Learning from the disruption for future development policy
Development partners like ADB and the Australian Department of Foreign Affairs and Trade can play an important role in enabling such positive disruptions for gender equality in developing Asia by setting gender transformative priorities in our investments and support. One takeaway from COVID-19 is that promoting transformative gender approaches should not be limited to traditional sectors such as health or education. A transformative gender recovery will need to look at all aspects of Asian economies and directly tackle the stubborn discriminatory social norms that have maintained glass ceilings and gender gaps despite the region’s pre-pandemic growth. Just as pre-pandemic GDP growth was not able to eliminate gender gaps, development partners and regional governments cannot expect pandemic recovery to bring about gender equality without targeted and transformative approaches.

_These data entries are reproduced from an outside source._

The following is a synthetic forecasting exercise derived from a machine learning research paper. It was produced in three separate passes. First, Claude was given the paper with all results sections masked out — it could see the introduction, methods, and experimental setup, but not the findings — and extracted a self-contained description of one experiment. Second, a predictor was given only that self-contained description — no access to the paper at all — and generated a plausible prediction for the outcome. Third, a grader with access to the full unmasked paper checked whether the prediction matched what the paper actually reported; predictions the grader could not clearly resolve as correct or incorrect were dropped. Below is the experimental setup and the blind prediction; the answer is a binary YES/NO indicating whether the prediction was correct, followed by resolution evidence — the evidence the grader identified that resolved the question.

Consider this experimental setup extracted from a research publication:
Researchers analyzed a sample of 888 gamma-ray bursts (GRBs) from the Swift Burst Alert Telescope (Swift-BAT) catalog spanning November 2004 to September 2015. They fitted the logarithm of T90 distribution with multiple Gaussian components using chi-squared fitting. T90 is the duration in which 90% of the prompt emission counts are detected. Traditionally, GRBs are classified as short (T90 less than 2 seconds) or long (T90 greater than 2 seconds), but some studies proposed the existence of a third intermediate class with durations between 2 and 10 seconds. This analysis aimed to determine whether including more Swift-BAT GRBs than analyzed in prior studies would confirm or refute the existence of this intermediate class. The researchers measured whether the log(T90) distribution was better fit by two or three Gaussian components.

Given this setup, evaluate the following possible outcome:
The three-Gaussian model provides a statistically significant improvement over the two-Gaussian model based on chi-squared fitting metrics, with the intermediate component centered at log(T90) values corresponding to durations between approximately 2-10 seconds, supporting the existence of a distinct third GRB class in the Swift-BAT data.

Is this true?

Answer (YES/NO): YES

It is important to note that the journey to a gender transformative recovery is a shared one across developed and developing Asia. There will be valuable lessons learned for low, middle- and high-income economies grappling with the emerging and exacerbated gender challenges brought on by the pandemic. Already, some important lessons can be gleaned on how to leverage disruptions in favor of women and girls:
In Budgets: Gender-neutral recovery budgets and policies will recreate the unequal status quo of pre-COVID Asia. The economy was never a level playing field and to achieve positive disruption, targeted and tailored responses addressing social norms and prevailing gender inequalities are needed. This would not only promote inclusion and equality, but also make business sense. Indeed, in Mongolia, ADB has estimated that reducing gender gaps could lead to a 0.5 per cent increase in per capita annual growth rate – a substantial and much-needed boost to pandemic-hit economies.
In economies: A gender-transformative recovery will need a whole-of-economy response: while governments should play a central role through standard-setting regulations, resource allocation, stamping out discrimination, or incentivising change (e.g., through fiscal subsidies in favor of childcare), coalitions for transformative change will need to be forged and reinforced with the private sector and civil society organisations.
In governance: Accountability mechanisms for government and corporate recovery programs are essential for assessing public commitments vis-a-vis results and resources for gender equality. Scaling up the use of governance tools such as gender-responsive budgeting or sex-disaggregated data collection and analysis should become part of the new norm in Asia’s recovery. Last year in Fiji, for example, ADB supported the government of Fiji to adopt gender-responsive budgeting in their public management systems.
As Asia’s economies emerge from the pandemic, ADB will continue to invest in these lessons on how to capitalize on the disruptions of 2020 in order to foster a gender transformative recovery that may, at last, enable women and girls to positively disrupt and shape the new normal.
Keiko Nowacka is a Senior Gender and Development Specialist, Riana Puspasari is a Gender and Development consultant, and Samantha Hung is the Chief of the Gender Equality Thematic Group, at the Asian Development Bank.